Transcribe the listing in full, excluding any pictures.

Rows from a dataset:
++++
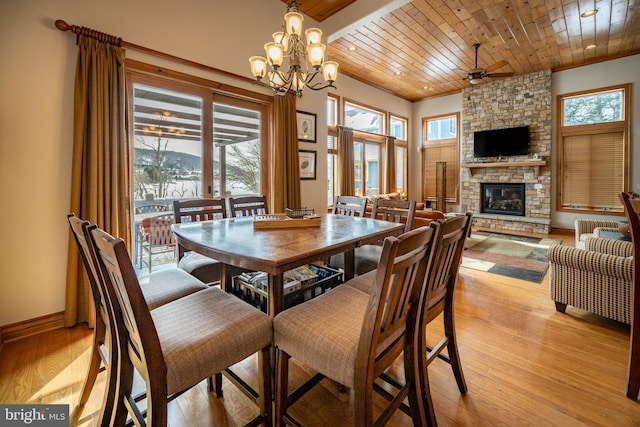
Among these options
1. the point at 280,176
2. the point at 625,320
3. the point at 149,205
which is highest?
the point at 280,176

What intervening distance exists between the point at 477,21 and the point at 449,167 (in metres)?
4.12

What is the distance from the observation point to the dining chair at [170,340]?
886 mm

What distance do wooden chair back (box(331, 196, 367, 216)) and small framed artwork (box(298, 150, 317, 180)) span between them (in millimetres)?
1301

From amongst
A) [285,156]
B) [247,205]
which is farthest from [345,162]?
[247,205]

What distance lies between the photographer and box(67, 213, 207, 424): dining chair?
113 cm

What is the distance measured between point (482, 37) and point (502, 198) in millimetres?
3840

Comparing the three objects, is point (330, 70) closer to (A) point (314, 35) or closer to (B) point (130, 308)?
(A) point (314, 35)

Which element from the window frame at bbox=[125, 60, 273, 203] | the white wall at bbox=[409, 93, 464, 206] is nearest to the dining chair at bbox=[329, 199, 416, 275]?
the window frame at bbox=[125, 60, 273, 203]

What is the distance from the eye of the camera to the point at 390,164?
721 centimetres

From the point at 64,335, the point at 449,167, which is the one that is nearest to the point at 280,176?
the point at 64,335

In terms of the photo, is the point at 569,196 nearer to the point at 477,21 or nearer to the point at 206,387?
the point at 477,21

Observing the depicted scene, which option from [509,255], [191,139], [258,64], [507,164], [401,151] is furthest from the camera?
[401,151]

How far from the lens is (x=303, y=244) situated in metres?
1.45

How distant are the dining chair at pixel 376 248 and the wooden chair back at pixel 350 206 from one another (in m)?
0.15
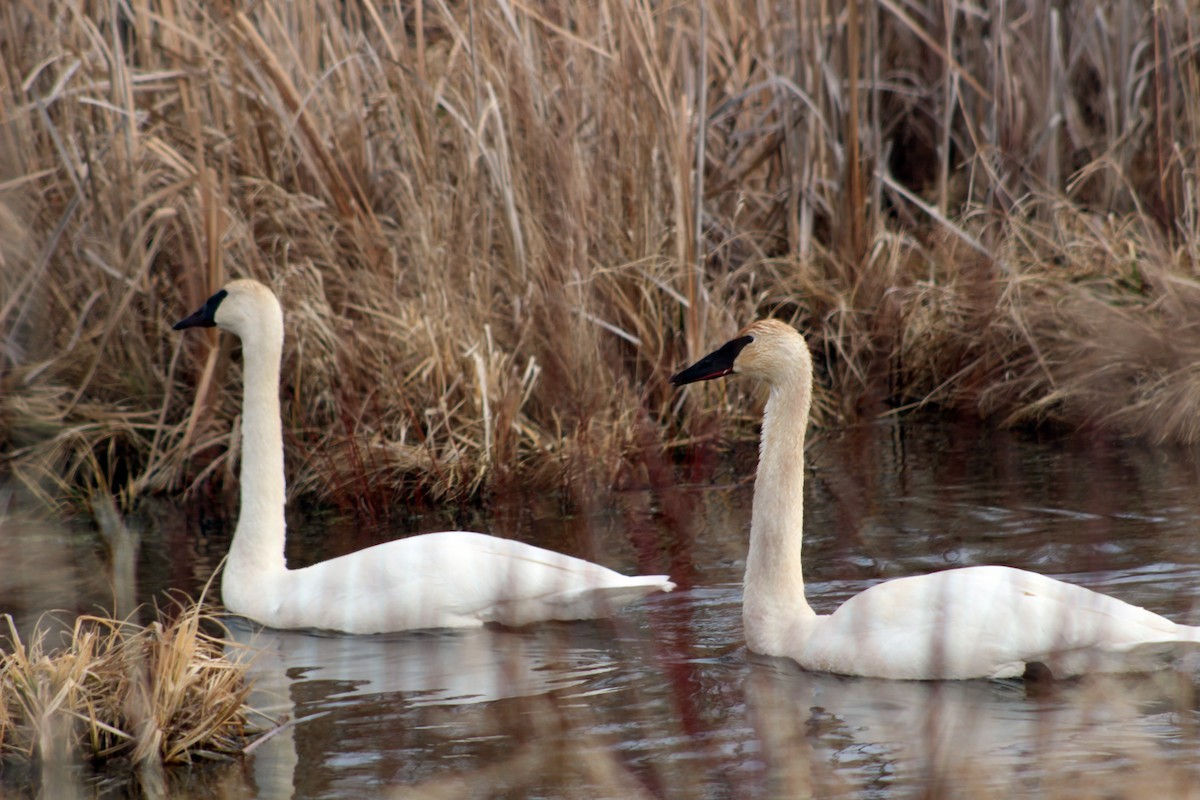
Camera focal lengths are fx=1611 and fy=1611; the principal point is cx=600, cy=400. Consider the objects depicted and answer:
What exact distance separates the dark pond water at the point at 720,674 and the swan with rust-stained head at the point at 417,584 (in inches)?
3.6

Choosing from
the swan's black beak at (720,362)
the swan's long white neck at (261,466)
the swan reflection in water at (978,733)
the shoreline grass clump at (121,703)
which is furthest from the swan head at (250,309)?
the swan reflection in water at (978,733)

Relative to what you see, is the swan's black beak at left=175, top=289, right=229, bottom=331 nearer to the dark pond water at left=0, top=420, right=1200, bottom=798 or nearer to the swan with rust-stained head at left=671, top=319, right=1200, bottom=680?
the dark pond water at left=0, top=420, right=1200, bottom=798

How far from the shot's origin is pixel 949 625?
490 centimetres

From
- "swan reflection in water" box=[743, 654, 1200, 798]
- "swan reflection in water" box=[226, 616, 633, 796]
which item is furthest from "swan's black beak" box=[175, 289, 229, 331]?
"swan reflection in water" box=[743, 654, 1200, 798]

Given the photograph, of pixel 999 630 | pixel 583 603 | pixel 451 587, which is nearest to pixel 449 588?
pixel 451 587

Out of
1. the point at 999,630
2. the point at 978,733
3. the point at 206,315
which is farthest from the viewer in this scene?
the point at 206,315

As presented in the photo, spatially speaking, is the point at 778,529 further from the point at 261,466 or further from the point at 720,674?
the point at 261,466

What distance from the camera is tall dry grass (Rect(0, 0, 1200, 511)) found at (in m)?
7.90

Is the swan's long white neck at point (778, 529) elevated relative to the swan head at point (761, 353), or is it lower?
lower

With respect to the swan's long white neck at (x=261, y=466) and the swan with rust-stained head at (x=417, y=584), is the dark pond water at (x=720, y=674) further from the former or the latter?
the swan's long white neck at (x=261, y=466)

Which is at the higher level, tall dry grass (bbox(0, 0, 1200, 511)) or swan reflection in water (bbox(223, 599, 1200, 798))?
tall dry grass (bbox(0, 0, 1200, 511))

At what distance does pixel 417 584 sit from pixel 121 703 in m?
1.45

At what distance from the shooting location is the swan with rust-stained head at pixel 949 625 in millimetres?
A: 4832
++++
> Exercise output:
Among these options
1. the point at 280,176
2. the point at 625,320
3. the point at 149,205
which is highest?
the point at 280,176

What intervening distance exists between the point at 477,21 and the point at 449,167 (in metres)?
4.12

What is the distance from the observation point to the dining chair at [170,340]?
886 mm

What distance do wooden chair back (box(331, 196, 367, 216)) and small framed artwork (box(298, 150, 317, 180)) span between them (in millimetres)?
1301

From amongst
A) [285,156]
B) [247,205]
which is farthest from [345,162]?
[247,205]

What distance lies between the photographer and box(67, 213, 207, 424): dining chair?
113 cm

What is the distance measured between point (482, 37) and point (502, 198) in millimetres?
3840

Comparing the three objects, is point (330, 70) closer to (A) point (314, 35) or closer to (B) point (130, 308)?
(A) point (314, 35)

Which element from the window frame at bbox=[125, 60, 273, 203] | the white wall at bbox=[409, 93, 464, 206] is nearest to the dining chair at bbox=[329, 199, 416, 275]?
the window frame at bbox=[125, 60, 273, 203]

What is the distance from the eye of the camera to the point at 390,164?
721 centimetres

From the point at 64,335, the point at 449,167, which is the one that is nearest to the point at 280,176?
the point at 64,335

In terms of the photo, is the point at 569,196 nearer to the point at 477,21 or nearer to the point at 206,387?
the point at 477,21

Observing the depicted scene, which option from [509,255], [191,139], [258,64], [507,164], [401,151] is furthest from the camera?
[401,151]

How far from the lens is (x=303, y=244) situated in metres?
1.45

How distant are the dining chair at pixel 376 248 and the wooden chair back at pixel 350 206 from one another (in m)?
0.15
Camera focal lengths are fx=1611 and fy=1611; the principal point is cx=600, cy=400. Consider the objects depicted and answer:
What exact distance separates the dark pond water at the point at 720,674 and the swan with rust-stained head at the point at 417,584 (in inches)?
3.6

Choosing from
the swan's black beak at (720,362)
the swan's long white neck at (261,466)
the swan reflection in water at (978,733)
the shoreline grass clump at (121,703)
which is furthest from the swan head at (250,309)?
the swan reflection in water at (978,733)

Relative to what you see, is the swan's black beak at left=175, top=289, right=229, bottom=331 nearer to the dark pond water at left=0, top=420, right=1200, bottom=798 or nearer to the swan with rust-stained head at left=671, top=319, right=1200, bottom=680?
the dark pond water at left=0, top=420, right=1200, bottom=798

How far from the shot's origin is pixel 949 625?
490 centimetres

From
- "swan reflection in water" box=[743, 654, 1200, 798]
- "swan reflection in water" box=[226, 616, 633, 796]
which item is furthest from "swan's black beak" box=[175, 289, 229, 331]?
"swan reflection in water" box=[743, 654, 1200, 798]

Given the photograph, of pixel 999 630 | pixel 583 603 | pixel 451 587, which is nearest to pixel 449 588?
pixel 451 587

Out of
1. the point at 999,630
2. the point at 978,733
3. the point at 206,315
which is farthest from the viewer in this scene?
the point at 206,315

As presented in the photo, spatially speaking, is the point at 778,529 further from the point at 261,466 or further from the point at 720,674?
the point at 261,466

What distance from the camera is tall dry grass (Rect(0, 0, 1200, 511)) found at (in m)?
7.90

Is the swan's long white neck at point (778, 529) elevated relative to the swan head at point (761, 353), or is it lower?
lower

With respect to the swan's long white neck at (x=261, y=466) and the swan with rust-stained head at (x=417, y=584), is the dark pond water at (x=720, y=674) further from the former or the latter?
the swan's long white neck at (x=261, y=466)

Which is at the higher level, tall dry grass (bbox(0, 0, 1200, 511)) or swan reflection in water (bbox(223, 599, 1200, 798))?
tall dry grass (bbox(0, 0, 1200, 511))

At what distance does pixel 417 584 sit from pixel 121 703 in m?
1.45

At what distance from the shooting location is the swan with rust-stained head at pixel 949 625 in millimetres?
A: 4832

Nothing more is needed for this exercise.